The occurrence of ES decreases notably after the age of 20, and in older patients, treatment becomes more challenging due to a lower response to chemotherapy and higher drug toxicity.

Scapular ES is more frequently seen in males, with ages ranging from 41 to 86 years (median age of 53) with three cases of congenital ES reported involving the shoulder girdle.^[5] Our patient fell within this age bracket. He experienced ongoing shoulder pain that ranged from dull to severe, progressively worsening without any neurovascular deficits. On physical examination, a firm mass in the scapular area was typically observed. The primary symptoms included pain and a palpable mass, with potential accompanying signs such as fever, anemia, leukocytosis, and increased erythrocyte sedimentation rate (ESR) levels.^[6]

The exact cause of ES is still unclear, but most cases involve a cytogenetic translocation, featuring rearrangements between the Ewing Sarcoma (EWS) gene and a member of the E26 transformation specific (ETS) gene family, typically FLI1, located on chromosome 22q12. Radiologically, ES is seen as a poorly defined osteolytic lesion with permeative or “worm-eaten” bone destruction, often accompanied by a multilayered periosteal reaction resembling onion skinning.^[1] On MRI, the lesion commonly appears as a prominent mass with regions of necrosis or hemorrhage.^[7]

The most commonly used treatment protocol for ES is an intense multi-agent neoadjuvant chemotherapy, followed by en bloc excision of the tumor mass and post-operative radiotherapy if there is doubt of tumor residue. ES of the scapula with metastatic disease is treated with marginal resection.^[8]

In this case, the initial radiological differentials included were metastasis and an aggressive chondroid lesion. Histopathological differentials included small-cell osteosarcoma, mesenchymal chondrosarcoma, lymphoma, and metastatic neuroblastoma. These were ruled out through immunohistochemical tests: Tumor cells were negative for CD45 (excluding lymphoma) and negative for S100, synaptophysin, and chromogranin (neuroendocrine).

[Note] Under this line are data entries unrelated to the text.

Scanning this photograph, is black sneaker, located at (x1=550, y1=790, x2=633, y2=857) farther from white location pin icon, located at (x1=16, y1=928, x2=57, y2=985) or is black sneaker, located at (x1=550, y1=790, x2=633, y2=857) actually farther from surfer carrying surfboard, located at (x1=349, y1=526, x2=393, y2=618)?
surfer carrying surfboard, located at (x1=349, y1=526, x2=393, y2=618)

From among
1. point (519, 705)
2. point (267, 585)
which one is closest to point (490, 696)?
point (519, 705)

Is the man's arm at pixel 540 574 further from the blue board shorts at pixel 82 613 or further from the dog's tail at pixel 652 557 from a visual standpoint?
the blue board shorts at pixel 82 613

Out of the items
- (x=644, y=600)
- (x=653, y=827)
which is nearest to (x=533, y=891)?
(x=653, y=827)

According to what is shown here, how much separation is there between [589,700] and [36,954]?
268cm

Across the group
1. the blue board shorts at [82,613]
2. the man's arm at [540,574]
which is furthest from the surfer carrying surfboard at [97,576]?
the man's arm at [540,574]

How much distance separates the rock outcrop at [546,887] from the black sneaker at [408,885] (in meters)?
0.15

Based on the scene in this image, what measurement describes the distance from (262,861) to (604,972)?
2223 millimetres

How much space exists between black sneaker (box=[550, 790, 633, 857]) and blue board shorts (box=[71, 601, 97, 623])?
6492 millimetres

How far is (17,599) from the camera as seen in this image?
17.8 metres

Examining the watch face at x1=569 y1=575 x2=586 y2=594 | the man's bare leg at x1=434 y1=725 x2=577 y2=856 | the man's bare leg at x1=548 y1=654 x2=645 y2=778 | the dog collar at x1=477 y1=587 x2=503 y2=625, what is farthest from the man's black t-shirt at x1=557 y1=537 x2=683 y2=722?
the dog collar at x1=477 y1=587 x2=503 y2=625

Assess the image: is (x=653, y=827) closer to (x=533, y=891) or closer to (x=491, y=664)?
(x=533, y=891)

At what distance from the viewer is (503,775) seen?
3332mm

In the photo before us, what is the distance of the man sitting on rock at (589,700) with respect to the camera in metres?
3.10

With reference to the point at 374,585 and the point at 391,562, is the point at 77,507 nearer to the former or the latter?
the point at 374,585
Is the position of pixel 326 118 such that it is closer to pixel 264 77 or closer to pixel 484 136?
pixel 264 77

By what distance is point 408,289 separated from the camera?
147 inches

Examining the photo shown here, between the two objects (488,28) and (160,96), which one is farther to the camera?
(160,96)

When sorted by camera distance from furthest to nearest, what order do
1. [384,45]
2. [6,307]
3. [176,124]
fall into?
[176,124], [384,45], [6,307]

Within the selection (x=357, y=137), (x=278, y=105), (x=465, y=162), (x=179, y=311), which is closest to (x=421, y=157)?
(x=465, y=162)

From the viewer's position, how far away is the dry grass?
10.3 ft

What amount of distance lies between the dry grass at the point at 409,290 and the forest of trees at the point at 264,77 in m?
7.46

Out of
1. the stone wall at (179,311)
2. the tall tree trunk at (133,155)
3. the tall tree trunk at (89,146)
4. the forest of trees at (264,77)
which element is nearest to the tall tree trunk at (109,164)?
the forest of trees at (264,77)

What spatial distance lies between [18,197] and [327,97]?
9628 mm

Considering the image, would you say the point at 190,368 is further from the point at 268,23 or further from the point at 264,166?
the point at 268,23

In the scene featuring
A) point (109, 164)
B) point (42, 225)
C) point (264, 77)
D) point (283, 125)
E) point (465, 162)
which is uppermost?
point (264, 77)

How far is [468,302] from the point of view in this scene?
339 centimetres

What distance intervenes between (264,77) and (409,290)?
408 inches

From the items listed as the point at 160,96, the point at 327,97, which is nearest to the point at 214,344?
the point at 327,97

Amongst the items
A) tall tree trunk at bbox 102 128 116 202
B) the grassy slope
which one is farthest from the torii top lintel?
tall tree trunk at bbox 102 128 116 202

The cells were also negative for SATB2, ERG, FLI1, CD34, and BCOR, excluding small-cell osteosarcoma. PET-CT scans showed no increased uptake in other organs apart from the lungs and scapula. Local invasion is found in 63.64% of cases, while metastases occur in 35.71% of cases,^[6] most commonly involving the lungs, as observed in our patient. Lymph nodes, bones and bone marrow, and spinal intradural spaces are other areas involved.^[4]

ES is sensitive to radiation, and radiotherapy can be employed preoperatively, postoperatively, or as the primary treatment when surgery is not feasible. Without multi-agent chemotherapy, the 5-year survival rate for ES is under 10% with only surgery or radiotherapy. However, this improves to 60–70% for localized disease and 20–40% for metastatic cases when multi-agent chemotherapy is used.^[9] Table 1 presents various studies on scapular ES along with their findings.

CONCLUSION

ES of the scapula is a common tumor in an uncommon location. In adults, the prognosis is poorer, making it crucial to consider this in the differentials of scapular tumors.